Geopolitical tensions and uncertainty over tariffs and trade were the triggers for Monday’s rally. It was also helped along by the US dollar, which has struggled to make significant gains recently versus the other majors. Demand for safe-haven assets has been boosted by the failure of the US and Iran to reach an agreement over curbing the latter’s nuclear ambitions.

Both sides are expected to meet for their third round of talks in Geneva this week amid a buildup of American forces in the region. However, a broadly positive tone across equity markets limited aggressive upside, keeping price action choppy rather than directional heading into the European half-way stage.

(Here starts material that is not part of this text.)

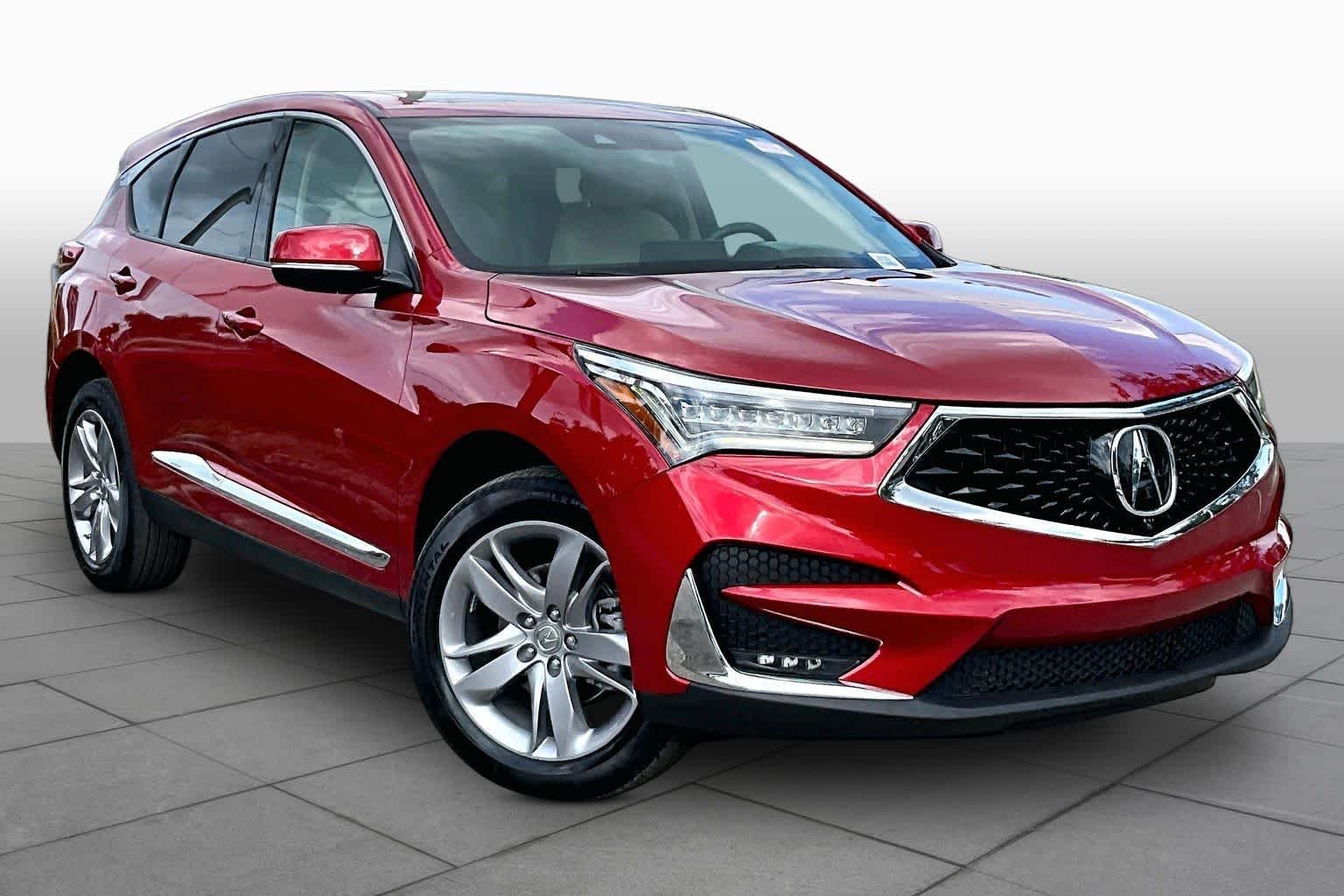 Used 2020 Performance Red Pearl Acura w/Advance Pkg image 3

Silver volatility intensifies

Silver has experienced another bout of elevated volatility over the last few sessions. Earlier this morning, it topped $91 per ounce to hit its highest level in three weeks. It subsequently pulled back, although the daily MACD continues to curl upwards off oversold levels.

Source: TN Trader

This is no guarantee that prices will head higher, as silver remains vulnerable to pullbacks given that it continues to trade at elevated levels, certainly when compared to where it was just three months ago. There appears to be a modest area of support building around $85. But a protracted break below $83 could be a sign that silver could be ready to pull back further.

Oil prices steady

Crude oil, as with the dollar and US stock indices, appears to be undecided about where it goes next. Just under a week ago, front-month WTI broke and held above $66 for the first time since last summer. But it repeatedly failed to push up beyond $67 as it ran into a long-term line of resistance. This has been building ever since crude oil hit the highs, which came soon after Russia’s second invasion of Ukraine four years ago.

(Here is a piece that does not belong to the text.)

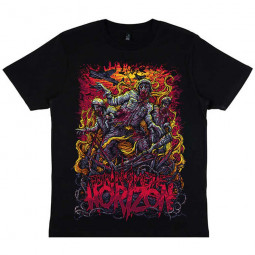 Bring Me The Horizon - Unisex T-Shirt: Zombie Army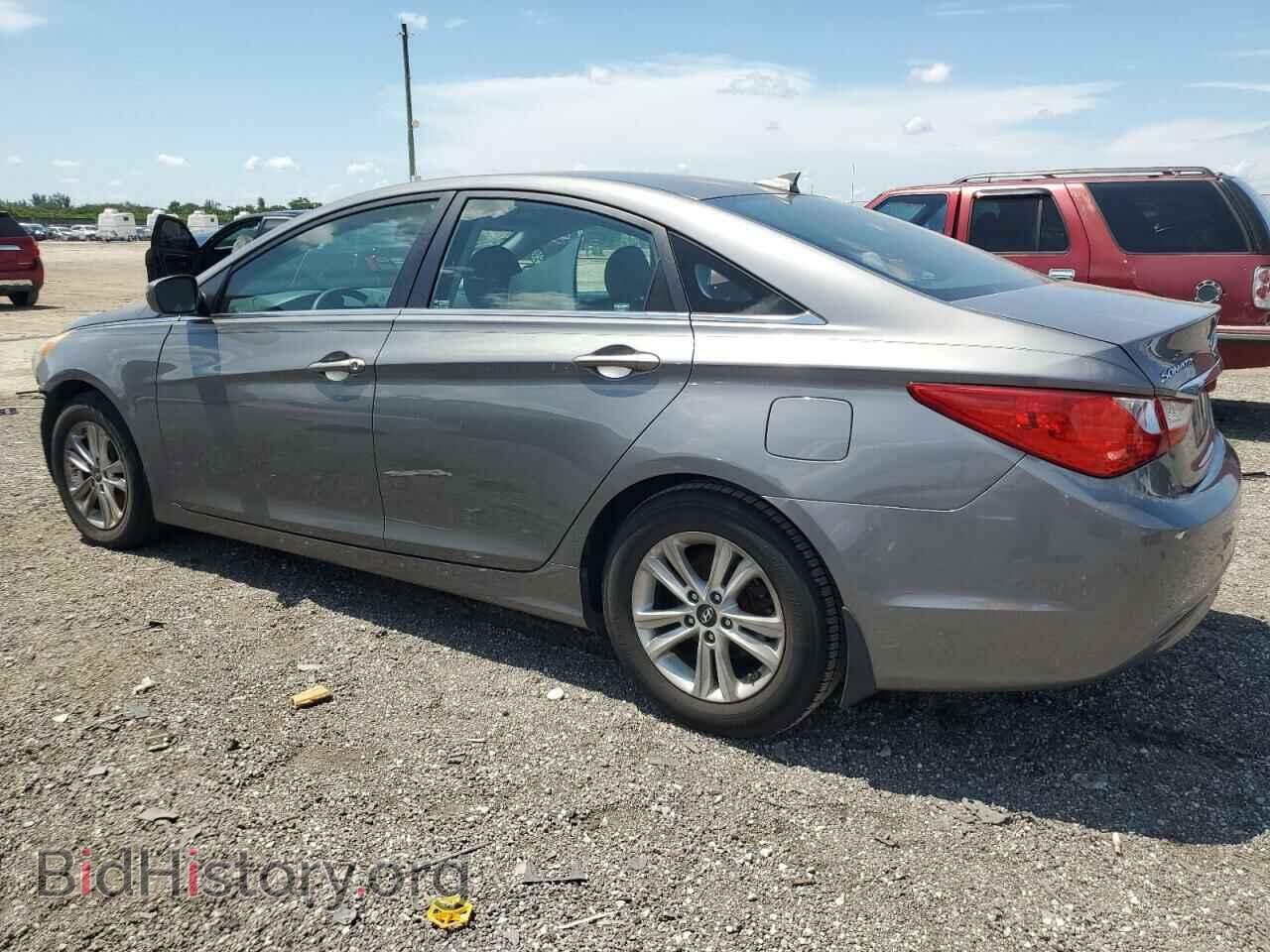 2013 HYUNDAI SONATA - VIN: 5NPEB4AC1DH714129 - Фото 2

WTI dipped back below $66 this morning, and time will tell if this is a touch of consolidation ahead of another attempt to rally and take out overhead resistance, or a precursor to the continuation of the four-year downtrend.

Source: TN Trader

Oil prices contain a premium said to be anything between $7 and $10 due to ongoing US–Iran tensions. Both sides are expected to hold a third set of meetings in Geneva this week to reach an accommodation over Iran’s nuclear ambitions. If these prove successful, then that premium could quickly evaporate.

If unsuccessful, then this premium may prove woefully inadequate, should Iran go ‘all in’ and target crude oil supply routes. In the meantime, data released last night from the American Petroleum Institute showed a significant build in US crude inventories.

Crypto attempts to stabilise

Bitcoin rebounded modestly after recent selling pressure. This morning, it traded above $66,000, having broken below $63,000 yesterday afternoon. Bitcoin is attempting to rally, having approached significant support around $60,000 earlier this month. The daily MACD has turned up from oversold levels. But there’s little to suggest that any upside momentum has returned.

A sustained break below $62,000 would once again expose the psychological $60,000 level. A significant break below here could trigger a bout of panic selling and open up the risk of a deeper pullback. Conversely, a push above $70,000 would reinvigorate bullishness and suggest some short-term recovery potential, though liquidity conditions remain fragile.

Volatility holds elevated

The VIX remained just above 20, signalling persistent caution despite the rebound in equities. While volatility has not spiked meaningfully, markets continue to price in headline risk around trade policy, geopolitics, and earnings.

Market outlook

Nvidia earnings dominate the agenda. US stock index futures pushed higher after President Trump’s lengthy State of the Union address. Precious metals continue to shine, silver in particular, while the US dollar consolidates. It remains a two-way market. For now, bulls have regained some footing, but conviction remains thin, and headlines continue to dictate the next move.